Issues raised by the commision include the potential for increased use of the alley, confusion about the traffic flow, materials and color use, and the sunken front yards. One of the commision menbers described the design as containing “many deal breakers”.

David Cooley, “at great personal and potentially tremendous professional risk” (said with some humor), stood to speak in favor of the project, to “speak in favor of development”. Cooley described the design as apparently within mass/scale/height requirements of the district, and said that the “design complements but does not copy” the existing housing. He went on to state, also, that the developers have responsibilities to the immediate neighbors which they seem to have disregarded. He would like “to see more neighbors, more people up here”. The neighbors and the neighborhood should be brought on board. Called on both the developer and the neighborhood to make concessions to each other.

Margaret Freund, the developer, stood to speak. “We have made a lot of concessions”: the buildings are lower than allowable height, they have reduced sellable square feet. She went on to say that “people moving into the nighborhood will be good for the neighborhood”, and that they will both carry through on the project and eventually win over the neighors.

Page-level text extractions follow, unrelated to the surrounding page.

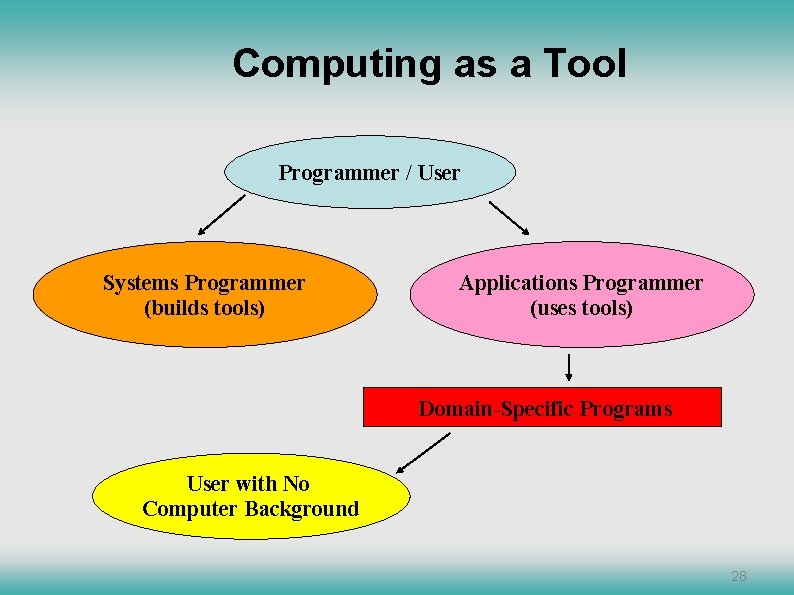 Computing as a Tool

Programmer / User

Systems Programmer
(builds tools)

Applications Programmer
(uses tools)

Domain-Specific Programs

User with No
Computer Background

28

Opposed: Bill Lafoon spoke in opposition to relocation of 3626 East Broad Street, a contributing structure in the Chimborazo National Historic District, “merely for the convenience” of the the applicant.

Bo Fairlamb, of the Neighbors for Compatible Development, speaking for friends and neighbors from the 3600 blocks of East Broad Street and East Marshall, said: there are rights, but there is also an obligtion to compatability. The alley will have traffic all day long. Every mature tree on the site will have to be removed. The facade and sunken front yards are incompatible. Jefferson Mews is an example of larger scale new development that matches the scale of the neighborhood, maintains the relationship to the streets, and which managed to save existing houses. He proposes restoring to the historic pattern of development, and showed the same detail of the 1925 Sanborn map that Potterfield showed. “Being part of the neighborhood starts with working with the neighbors.”

Other folks spoke, all in favor of new neighbors but concerned about:

  • the proposed density and traffic,
  • the demolition or relocation of 3626 East Broad Street,
  • the change on feel at the street level,
  • the loss of the mature trees, and
  • the lack of concern by the developer for the concerns of the neighbors.

The commission then discussed the presentations. One member led of by stating that they felt that relocation (of 3626 East Broad Street) is not warranted. Another said that the design itself, for a modern design, is too “machine” modern for the neighborhood. The amount of grading necessary is of concern. The design is not compatible with the existing block (“compatability is the operative word here”).

I may have better images from the presentation coming. I will post them in the comments if I can get anything.